Otras de las cosas que cambiaron en
ese año fue la presencia de más estudiantes. A mí me era difícil hacer amigos,
los pocos niños que habían en el aula apenas me conocían (eso que llevaba ya tres años estudiando con ellos) y con esta nueva migración
yo pasé al olvido. Sin embargo las peores cosas que ocurrieron en ese tercer grado no me pasaron a mí, sino a Lita Patiño, una de las niñas
nuevas.
Lita, con su piel blanca como la
leche, su naricita respingada y sus rizos pietros y negrísimos olía a calzón húmedo y no era porque tuviera
la manía de ponerse la prenda interior sin secar sino por otras razones que,
según decía la profesora, eran irremediablemente fisiológicas. La verdad era que a esa edad
yo no comprendí bien que significaba eso.

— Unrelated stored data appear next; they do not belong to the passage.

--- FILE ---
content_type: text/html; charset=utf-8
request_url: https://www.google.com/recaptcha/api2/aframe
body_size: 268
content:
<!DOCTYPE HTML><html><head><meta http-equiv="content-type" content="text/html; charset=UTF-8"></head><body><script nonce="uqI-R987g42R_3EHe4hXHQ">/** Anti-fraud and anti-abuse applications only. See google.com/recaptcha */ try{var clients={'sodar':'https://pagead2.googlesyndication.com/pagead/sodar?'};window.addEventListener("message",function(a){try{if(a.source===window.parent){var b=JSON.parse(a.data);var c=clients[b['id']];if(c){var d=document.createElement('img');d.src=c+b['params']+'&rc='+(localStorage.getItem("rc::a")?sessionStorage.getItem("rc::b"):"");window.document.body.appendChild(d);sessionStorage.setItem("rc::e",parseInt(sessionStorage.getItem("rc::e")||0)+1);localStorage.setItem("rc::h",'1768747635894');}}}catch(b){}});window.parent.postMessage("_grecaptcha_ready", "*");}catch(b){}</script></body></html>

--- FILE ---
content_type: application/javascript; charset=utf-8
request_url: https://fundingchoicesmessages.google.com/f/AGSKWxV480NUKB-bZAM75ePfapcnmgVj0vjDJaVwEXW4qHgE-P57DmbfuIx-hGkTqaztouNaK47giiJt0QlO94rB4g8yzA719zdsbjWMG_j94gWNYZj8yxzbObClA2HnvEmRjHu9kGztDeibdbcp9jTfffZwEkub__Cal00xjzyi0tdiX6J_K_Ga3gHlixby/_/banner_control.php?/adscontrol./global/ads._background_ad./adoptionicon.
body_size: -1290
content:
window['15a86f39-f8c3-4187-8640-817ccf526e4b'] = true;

Lita sufrió irremediable las burlas de los demás. No pudo hacerse mayor. No asumió las responsabilidades de llegar temprano, de ir clase una semana continua, de hacer las tareas ni mucho menos de controlar su cuerpo. La sociedad primariosa del tercer grado nunca comprendió porque mientras algunos crecíamos ella no lo hizo. Nadie, ni nuestros padres ni nuestros maestros nos explicaron que cuando un niño sufría de maltratos y abandono, su cuerpo así como su alma, no podían crecer. Lita nunca fue mi amiga, y no porque oliera a calzón húmedo sino porque padeció las miradas acusadoras de todos. Yo tenía suficiente con mi propio peso y la tristeza que desde pequeña me acompañó.

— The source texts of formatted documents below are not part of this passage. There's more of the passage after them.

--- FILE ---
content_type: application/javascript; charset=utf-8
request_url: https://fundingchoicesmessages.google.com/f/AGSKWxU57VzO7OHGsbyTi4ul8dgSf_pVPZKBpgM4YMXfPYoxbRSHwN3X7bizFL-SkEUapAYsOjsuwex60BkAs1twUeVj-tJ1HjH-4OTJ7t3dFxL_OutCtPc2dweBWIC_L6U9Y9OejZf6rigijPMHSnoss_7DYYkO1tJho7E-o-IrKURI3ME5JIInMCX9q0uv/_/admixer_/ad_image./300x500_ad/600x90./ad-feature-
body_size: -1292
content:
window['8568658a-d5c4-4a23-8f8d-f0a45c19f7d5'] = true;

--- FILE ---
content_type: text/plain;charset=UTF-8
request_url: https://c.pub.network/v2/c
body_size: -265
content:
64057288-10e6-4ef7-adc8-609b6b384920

Lo último que recuerdo de ella fue que le aconsejaron, las niñas de bien, bañarse con flores aromáticas o perfumes, le dieron una receta que entre todas redactaron. Pero nada sirvió pues a pesar de usar perfume ese olor estaba impregnada en ella como
recordatorio de todos sus miedos internos y de toda su soledad.